## Exercise details:
Change every "camera" in the lines below to "viewer" and leave all other text untouched.

------------------------------

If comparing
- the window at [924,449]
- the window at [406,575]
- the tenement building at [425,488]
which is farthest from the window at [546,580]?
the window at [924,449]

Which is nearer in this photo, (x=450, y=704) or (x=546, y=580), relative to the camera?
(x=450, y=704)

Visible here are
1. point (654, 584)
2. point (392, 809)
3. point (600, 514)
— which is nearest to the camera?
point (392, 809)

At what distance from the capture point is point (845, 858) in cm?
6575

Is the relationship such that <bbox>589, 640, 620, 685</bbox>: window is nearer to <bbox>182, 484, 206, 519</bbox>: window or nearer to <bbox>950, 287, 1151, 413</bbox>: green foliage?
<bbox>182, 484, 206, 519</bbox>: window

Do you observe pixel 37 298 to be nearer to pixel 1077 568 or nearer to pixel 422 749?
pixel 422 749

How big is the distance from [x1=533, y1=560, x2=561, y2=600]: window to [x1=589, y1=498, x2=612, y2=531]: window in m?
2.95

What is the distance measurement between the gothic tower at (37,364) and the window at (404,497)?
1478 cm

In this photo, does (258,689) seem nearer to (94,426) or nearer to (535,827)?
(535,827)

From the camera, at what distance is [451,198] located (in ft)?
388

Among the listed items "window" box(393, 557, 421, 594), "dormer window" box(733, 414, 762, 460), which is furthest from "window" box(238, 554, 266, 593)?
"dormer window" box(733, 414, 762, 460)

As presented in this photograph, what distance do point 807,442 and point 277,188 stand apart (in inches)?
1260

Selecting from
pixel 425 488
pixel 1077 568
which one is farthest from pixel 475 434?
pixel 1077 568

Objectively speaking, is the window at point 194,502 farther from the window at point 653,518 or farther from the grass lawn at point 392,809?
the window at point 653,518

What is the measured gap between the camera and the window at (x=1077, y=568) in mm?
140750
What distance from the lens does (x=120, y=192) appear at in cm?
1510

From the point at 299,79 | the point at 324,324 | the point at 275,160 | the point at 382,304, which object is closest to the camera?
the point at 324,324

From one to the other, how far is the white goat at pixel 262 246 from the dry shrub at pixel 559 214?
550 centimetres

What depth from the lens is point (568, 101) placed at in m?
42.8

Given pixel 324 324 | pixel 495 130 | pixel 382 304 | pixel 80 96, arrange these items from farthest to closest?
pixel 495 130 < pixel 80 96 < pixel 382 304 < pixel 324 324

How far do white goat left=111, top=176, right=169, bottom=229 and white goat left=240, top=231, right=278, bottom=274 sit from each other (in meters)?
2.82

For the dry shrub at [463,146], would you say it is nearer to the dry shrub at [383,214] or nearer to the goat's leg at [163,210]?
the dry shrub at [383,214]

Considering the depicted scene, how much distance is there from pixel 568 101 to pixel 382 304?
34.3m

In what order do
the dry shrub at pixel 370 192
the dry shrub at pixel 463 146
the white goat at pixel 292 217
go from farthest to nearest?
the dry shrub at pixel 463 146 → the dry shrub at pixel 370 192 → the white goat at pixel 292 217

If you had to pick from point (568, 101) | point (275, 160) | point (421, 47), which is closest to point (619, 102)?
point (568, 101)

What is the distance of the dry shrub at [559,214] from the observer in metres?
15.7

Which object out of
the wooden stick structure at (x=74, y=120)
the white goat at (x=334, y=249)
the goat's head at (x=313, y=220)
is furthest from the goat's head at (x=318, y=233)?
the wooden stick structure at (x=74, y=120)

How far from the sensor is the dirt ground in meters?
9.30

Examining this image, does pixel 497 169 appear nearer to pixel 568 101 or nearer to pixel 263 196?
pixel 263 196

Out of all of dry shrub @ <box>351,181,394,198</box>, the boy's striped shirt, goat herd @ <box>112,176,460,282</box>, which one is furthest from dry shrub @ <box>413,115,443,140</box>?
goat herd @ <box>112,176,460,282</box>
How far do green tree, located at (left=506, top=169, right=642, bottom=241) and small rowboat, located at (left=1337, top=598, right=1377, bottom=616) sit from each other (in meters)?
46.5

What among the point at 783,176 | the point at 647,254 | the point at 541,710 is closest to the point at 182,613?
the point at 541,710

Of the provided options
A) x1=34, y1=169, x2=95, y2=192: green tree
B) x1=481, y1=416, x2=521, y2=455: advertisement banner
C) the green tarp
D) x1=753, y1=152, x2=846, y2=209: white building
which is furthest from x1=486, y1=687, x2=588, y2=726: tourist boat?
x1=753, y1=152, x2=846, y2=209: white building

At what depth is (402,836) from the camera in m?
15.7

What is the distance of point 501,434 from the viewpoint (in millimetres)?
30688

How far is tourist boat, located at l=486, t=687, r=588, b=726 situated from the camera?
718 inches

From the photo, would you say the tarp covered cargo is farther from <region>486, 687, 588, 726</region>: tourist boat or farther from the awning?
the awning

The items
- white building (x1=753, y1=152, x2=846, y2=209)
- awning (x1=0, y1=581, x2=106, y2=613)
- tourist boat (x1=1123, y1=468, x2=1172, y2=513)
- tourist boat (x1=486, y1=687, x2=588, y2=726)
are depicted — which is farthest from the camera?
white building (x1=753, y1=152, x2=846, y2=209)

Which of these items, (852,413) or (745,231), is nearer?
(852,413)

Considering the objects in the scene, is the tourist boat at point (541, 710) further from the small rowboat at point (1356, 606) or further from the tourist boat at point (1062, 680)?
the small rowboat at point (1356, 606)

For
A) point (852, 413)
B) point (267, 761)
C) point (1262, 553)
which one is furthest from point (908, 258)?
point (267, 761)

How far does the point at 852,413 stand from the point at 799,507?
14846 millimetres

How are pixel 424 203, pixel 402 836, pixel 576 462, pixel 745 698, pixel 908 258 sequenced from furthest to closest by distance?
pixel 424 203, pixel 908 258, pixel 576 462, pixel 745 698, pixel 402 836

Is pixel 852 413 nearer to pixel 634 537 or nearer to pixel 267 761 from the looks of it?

------------------------------

## Answer to the task:
If comparing
- the window at [924,449]
- the window at [406,575]
- the tenement building at [425,488]
which is farthest from the window at [546,580]?
the window at [924,449]

Which is nearer in this photo, (x=450, y=704) or (x=546, y=580), relative to the viewer?
(x=450, y=704)

Visible here are
1. point (654, 584)
2. point (392, 809)
3. point (600, 514)
— which is nearest to the viewer?
point (392, 809)

At what distance from the capture point is point (845, 858) in cm?
6575

Is the relationship such that <bbox>589, 640, 620, 685</bbox>: window is nearer to <bbox>182, 484, 206, 519</bbox>: window or nearer to <bbox>950, 287, 1151, 413</bbox>: green foliage?
<bbox>182, 484, 206, 519</bbox>: window

Do you observe pixel 37 298 to be nearer to pixel 1077 568 or nearer to pixel 422 749?
pixel 422 749

How big is the distance from [x1=533, y1=560, x2=561, y2=600]: window to [x1=589, y1=498, x2=612, y2=531]: window in m?
2.95

What is the distance measurement between the gothic tower at (37,364) and the window at (404,497)?
1478 cm

In this photo, does (258,689) seem nearer to (94,426) or nearer to (535,827)?
(535,827)

From the viewer, at what distance is [451,198] located (in ft)?
388

Among the listed items "window" box(393, 557, 421, 594), "dormer window" box(733, 414, 762, 460), which is furthest from "window" box(238, 554, 266, 593)?
"dormer window" box(733, 414, 762, 460)

As presented in this photograph, what distance do point 807,442 and point 277,188 stand apart (in inches)?
1260

Selecting from
pixel 425 488
pixel 1077 568
which one is farthest from pixel 475 434?
pixel 1077 568

Objectively speaking, is the window at point 194,502 farther from the window at point 653,518 or farther from the grass lawn at point 392,809?
the window at point 653,518

What is the measured gap between the viewer and the window at (x=1077, y=568) in mm?
140750
What distance from the lens does (x=120, y=192) appear at in cm?
1510

From the point at 299,79 | the point at 324,324 | the point at 275,160 | the point at 382,304, which object is closest to the viewer?
the point at 324,324

From one to the other, how far is the white goat at pixel 262 246 from the dry shrub at pixel 559 214?
550 centimetres

What depth from the lens is point (568, 101) placed at in m?
42.8

Given pixel 324 324 | pixel 495 130 | pixel 382 304 | pixel 80 96, arrange these items from farthest to closest?
pixel 495 130 < pixel 80 96 < pixel 382 304 < pixel 324 324

How far do white goat left=111, top=176, right=169, bottom=229 and white goat left=240, top=231, right=278, bottom=274 sit from each other (in meters)?
2.82

For the dry shrub at [463,146], would you say it is nearer to the dry shrub at [383,214] or nearer to the goat's leg at [163,210]?
the dry shrub at [383,214]

Considering the depicted scene, how much distance is there from pixel 568 101 to pixel 382 304?
34.3m

In what order do
the dry shrub at pixel 370 192
the dry shrub at pixel 463 146
the white goat at pixel 292 217
go from farthest to nearest?
the dry shrub at pixel 463 146 → the dry shrub at pixel 370 192 → the white goat at pixel 292 217

If you had to pick from point (568, 101) | point (275, 160) | point (421, 47), which is closest to point (619, 102)?
point (568, 101)

What is the distance of the dry shrub at [559,214] from the observer in metres?
15.7

Which object out of
the wooden stick structure at (x=74, y=120)
the white goat at (x=334, y=249)
the goat's head at (x=313, y=220)
is furthest from the goat's head at (x=318, y=233)?
the wooden stick structure at (x=74, y=120)

How far from the sensor is the dirt ground in meters?
9.30

Examining this image, does pixel 497 169 appear nearer to pixel 568 101 or nearer to pixel 263 196?
pixel 263 196

Out of all of dry shrub @ <box>351,181,394,198</box>, the boy's striped shirt, goat herd @ <box>112,176,460,282</box>, which one is furthest from dry shrub @ <box>413,115,443,140</box>?
goat herd @ <box>112,176,460,282</box>
How far do green tree, located at (left=506, top=169, right=642, bottom=241) and small rowboat, located at (left=1337, top=598, right=1377, bottom=616) sit from each other (in meters)?
46.5

What among the point at 783,176 | the point at 647,254 | the point at 541,710 is closest to the point at 182,613?
the point at 541,710

Of the provided options
A) x1=34, y1=169, x2=95, y2=192: green tree
B) x1=481, y1=416, x2=521, y2=455: advertisement banner
C) the green tarp
D) x1=753, y1=152, x2=846, y2=209: white building
which is furthest from x1=486, y1=687, x2=588, y2=726: tourist boat?
x1=753, y1=152, x2=846, y2=209: white building

At what depth is (402,836) from the viewer in m?
15.7

What is the distance of point 501,434 from the viewpoint (in millimetres)?
30688

How far is tourist boat, located at l=486, t=687, r=588, b=726 situated from the viewer?
718 inches

From the photo, would you say the tarp covered cargo is farther from <region>486, 687, 588, 726</region>: tourist boat or farther from the awning?
the awning

The items
- white building (x1=753, y1=152, x2=846, y2=209)
- awning (x1=0, y1=581, x2=106, y2=613)
- tourist boat (x1=1123, y1=468, x2=1172, y2=513)
- tourist boat (x1=486, y1=687, x2=588, y2=726)
are depicted — which is farthest from the viewer?
white building (x1=753, y1=152, x2=846, y2=209)

Which of these items, (852,413) or (745,231), is nearer?
(852,413)

Considering the objects in the scene, is the tourist boat at point (541, 710) further from the small rowboat at point (1356, 606) or further from the tourist boat at point (1062, 680)?
the small rowboat at point (1356, 606)

For
A) point (852, 413)
B) point (267, 761)
C) point (1262, 553)
which one is furthest from point (908, 258)?
point (267, 761)

How far does the point at 852,413 stand from the point at 799,507?
14846 millimetres

How are pixel 424 203, pixel 402 836, pixel 576 462, pixel 745 698, pixel 908 258 sequenced from furthest to closest by distance?
pixel 424 203, pixel 908 258, pixel 576 462, pixel 745 698, pixel 402 836

Is pixel 852 413 nearer to pixel 634 537 or nearer to pixel 267 761 from the looks of it?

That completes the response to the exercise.